Records for this exercise: Begin
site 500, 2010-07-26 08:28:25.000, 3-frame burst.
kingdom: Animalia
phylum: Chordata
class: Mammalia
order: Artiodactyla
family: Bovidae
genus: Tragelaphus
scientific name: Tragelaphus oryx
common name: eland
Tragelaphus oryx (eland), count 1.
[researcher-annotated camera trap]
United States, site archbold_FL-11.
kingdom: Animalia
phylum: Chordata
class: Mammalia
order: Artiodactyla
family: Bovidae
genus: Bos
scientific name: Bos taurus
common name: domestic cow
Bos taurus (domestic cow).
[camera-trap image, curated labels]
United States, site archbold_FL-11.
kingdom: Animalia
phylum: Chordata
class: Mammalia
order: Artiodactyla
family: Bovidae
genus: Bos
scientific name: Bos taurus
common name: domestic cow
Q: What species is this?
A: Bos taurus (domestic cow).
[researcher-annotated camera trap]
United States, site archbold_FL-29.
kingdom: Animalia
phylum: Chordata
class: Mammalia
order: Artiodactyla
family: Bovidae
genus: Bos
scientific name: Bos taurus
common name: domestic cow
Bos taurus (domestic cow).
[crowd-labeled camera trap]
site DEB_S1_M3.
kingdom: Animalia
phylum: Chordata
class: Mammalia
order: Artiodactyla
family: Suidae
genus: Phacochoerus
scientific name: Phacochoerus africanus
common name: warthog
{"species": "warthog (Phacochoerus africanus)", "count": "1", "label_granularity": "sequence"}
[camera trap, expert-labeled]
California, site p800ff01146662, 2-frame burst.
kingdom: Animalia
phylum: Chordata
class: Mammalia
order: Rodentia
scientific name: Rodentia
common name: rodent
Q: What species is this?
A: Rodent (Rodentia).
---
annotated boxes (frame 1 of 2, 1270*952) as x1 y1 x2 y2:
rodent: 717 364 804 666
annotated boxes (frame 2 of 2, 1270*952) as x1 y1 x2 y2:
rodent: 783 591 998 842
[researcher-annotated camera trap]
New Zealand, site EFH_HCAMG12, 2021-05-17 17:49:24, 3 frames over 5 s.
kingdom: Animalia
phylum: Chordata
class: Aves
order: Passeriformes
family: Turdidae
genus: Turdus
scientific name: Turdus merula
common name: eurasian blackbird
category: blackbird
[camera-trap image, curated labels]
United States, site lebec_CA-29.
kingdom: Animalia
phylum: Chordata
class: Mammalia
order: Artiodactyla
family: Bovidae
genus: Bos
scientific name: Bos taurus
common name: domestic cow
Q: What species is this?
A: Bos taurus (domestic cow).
Records for this exercise: End
Directions: Give back every entry, unchanged in any way.

Answer below:
site 500, 2010-07-26 08:28:25.000, 3-frame burst.
kingdom: Animalia
phylum: Chordata
class: Mammalia
order: Artiodactyla
family: Bovidae
genus: Tragelaphus
scientific name: Tragelaphus oryx
common name: eland
Tragelaphus oryx (eland), count 1.
[researcher-annotated camera trap]
United States, site archbold_FL-11.
kingdom: Animalia
phylum: Chordata
class: Mammalia
order: Artiodactyla
family: Bovidae
genus: Bos
scientific name: Bos taurus
common name: domestic cow
Bos taurus (domestic cow).
[camera-trap image, curated labels]
United States, site archbold_FL-11.
kingdom: Animalia
phylum: Chordata
class: Mammalia
order: Artiodactyla
family: Bovidae
genus: Bos
scientific name: Bos taurus
common name: domestic cow
Q: What species is this?
A: Bos taurus (domestic cow).
[researcher-annotated camera trap]
United States, site archbold_FL-29.
kingdom: Animalia
phylum: Chordata
class: Mammalia
order: Artiodactyla
family: Bovidae
genus: Bos
scientific name: Bos taurus
common name: domestic cow
Bos taurus (domestic cow).
[crowd-labeled camera trap]
site DEB_S1_M3.
kingdom: Animalia
phylum: Chordata
class: Mammalia
order: Artiodactyla
family: Suidae
genus: Phacochoerus
scientific name: Phacochoerus africanus
common name: warthog
{"species": "warthog (Phacochoerus africanus)", "count": "1", "label_granularity": "sequence"}
[camera trap, expert-labeled]
California, site p800ff01146662, 2-frame burst.
kingdom: Animalia
phylum: Chordata
class: Mammalia
order: Rodentia
scientific name: Rodentia
common name: rodent
Q: What species is this?
A: Rodent (Rodentia).
---
annotated boxes (frame 1 of 2, 1270*952) as x1 y1 x2 y2:
rodent: 717 364 804 666
annotated boxes (frame 2 of 2, 1270*952) as x1 y1 x2 y2:
rodent: 783 591 998 842
[researcher-annotated camera trap]
New Zealand, site EFH_HCAMG12, 2021-05-17 17:49:24, 3 frames over 5 s.
kingdom: Animalia
phylum: Chordata
class: Aves
order: Passeriformes
family: Turdidae
genus: Turdus
scientific name: Turdus merula
common name: eurasian blackbird
category: blackbird
[camera-trap image, curated labels]
United States, site lebec_CA-29.
kingdom: Animalia
phylum: Chordata
class: Mammalia
order: Artiodactyla
family: Bovidae
genus: Bos
scientific name: Bos taurus
common name: domestic cow
Q: What species is this?
A: Bos taurus (domestic cow).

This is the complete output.